§ SUPPLIED TEXT:

In [1]:
%load_ext autoreload
%autoreload 2

In [2]:
import numpy as np
import pandas as pd
import plotly.express as px
from plotly.subplots import make_subplots

from lib import BlackFridayDataset

pd.options.plotting.backend = 'plotly'
pd.options.display.max_columns = None

In [3]:
dataset = BlackFridayDataset('data/train.csv', test_path='data/test.csv')
df, df_test = dataset.get_dfs()
# df_encoded, _ = dataset.preprocess_dfs(return_res=True)

In [None]:
cols_to_drop = ['User_ID', 'Product_ID']
target_col = 'Purchase'
product_category_cols = ['Product_Category_1', 'Product_Category_2', 'Product_Category_3']
feature_cols = ['Gender', 'Age', 'Occupation', 'City_Category', 'Stay_In_Current_City_Years', 'Marital_Status']

In [None]:
df.head()

In [None]:
df.describe()

In [None]:
df.nunique()

In [None]:
df.isna().sum()

## Check that unique values of all features do not differ between train and test
This is necessary for data encoding. If the test dataset included values not seen in the train dataset, encoding would fail.

§ DATA EXTRACT:
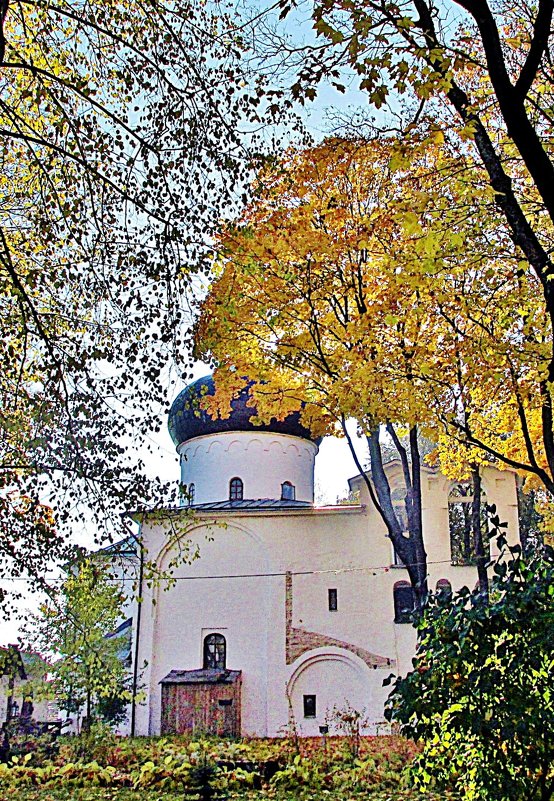 Спасо-Преображенский собор Мирожского монастыря - Leonid Tabakov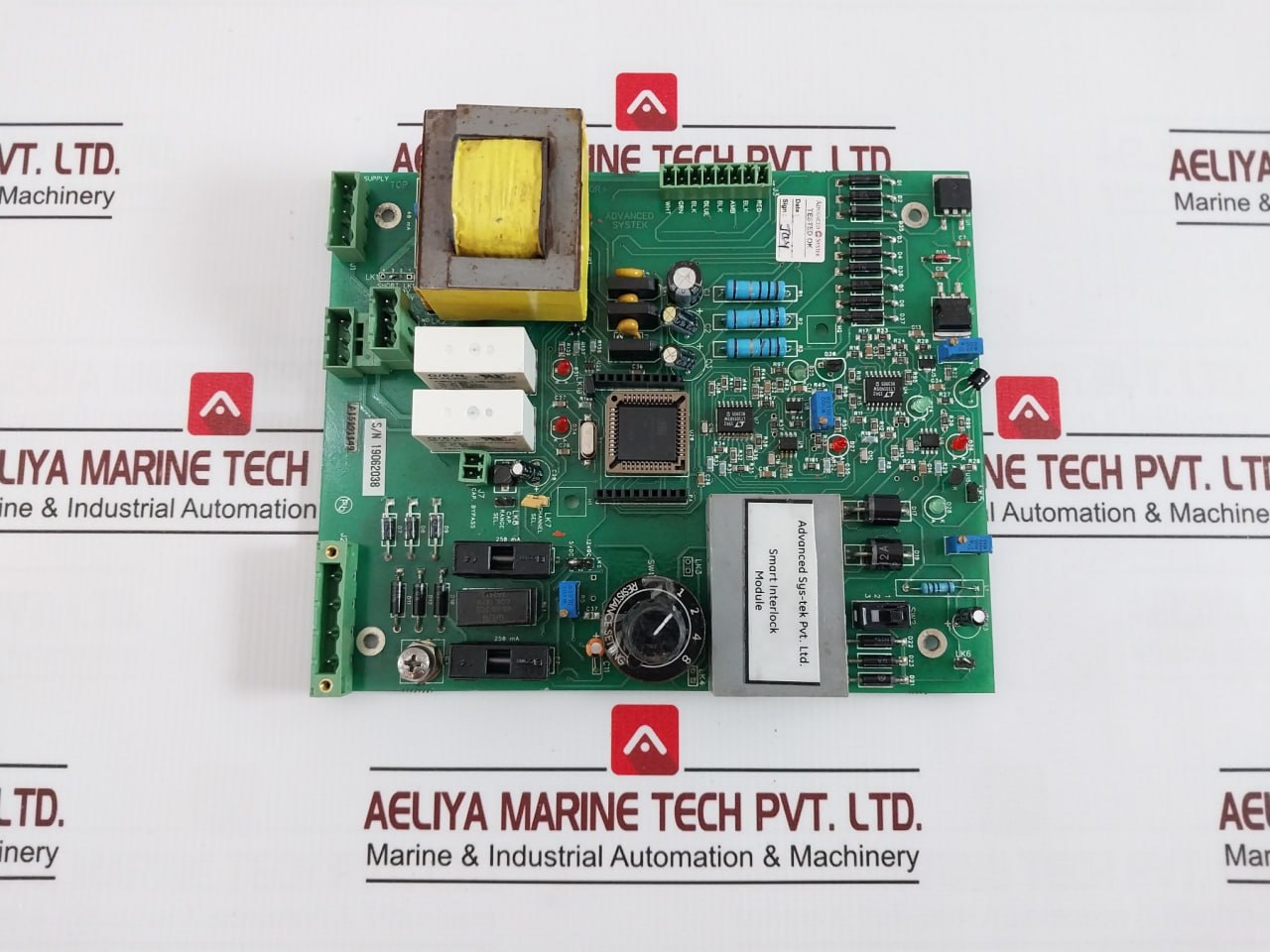 Advanced Systek 1191301 Smart Interlock Ground Detector+ Module Rev 4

§ EXERCISE PROMPT:
Rename "test" to "validation" throughout the Black Friday notebook and give everything from "## Check that" down to "encoding would fail." again with that change. This data is separate from the Black Friday notebook.

§ RESULT:
## Check that unique values of all features do not differ between train and validation
This is necessary for data encoding. If the validation dataset included values not seen in the train dataset, encoding would fail.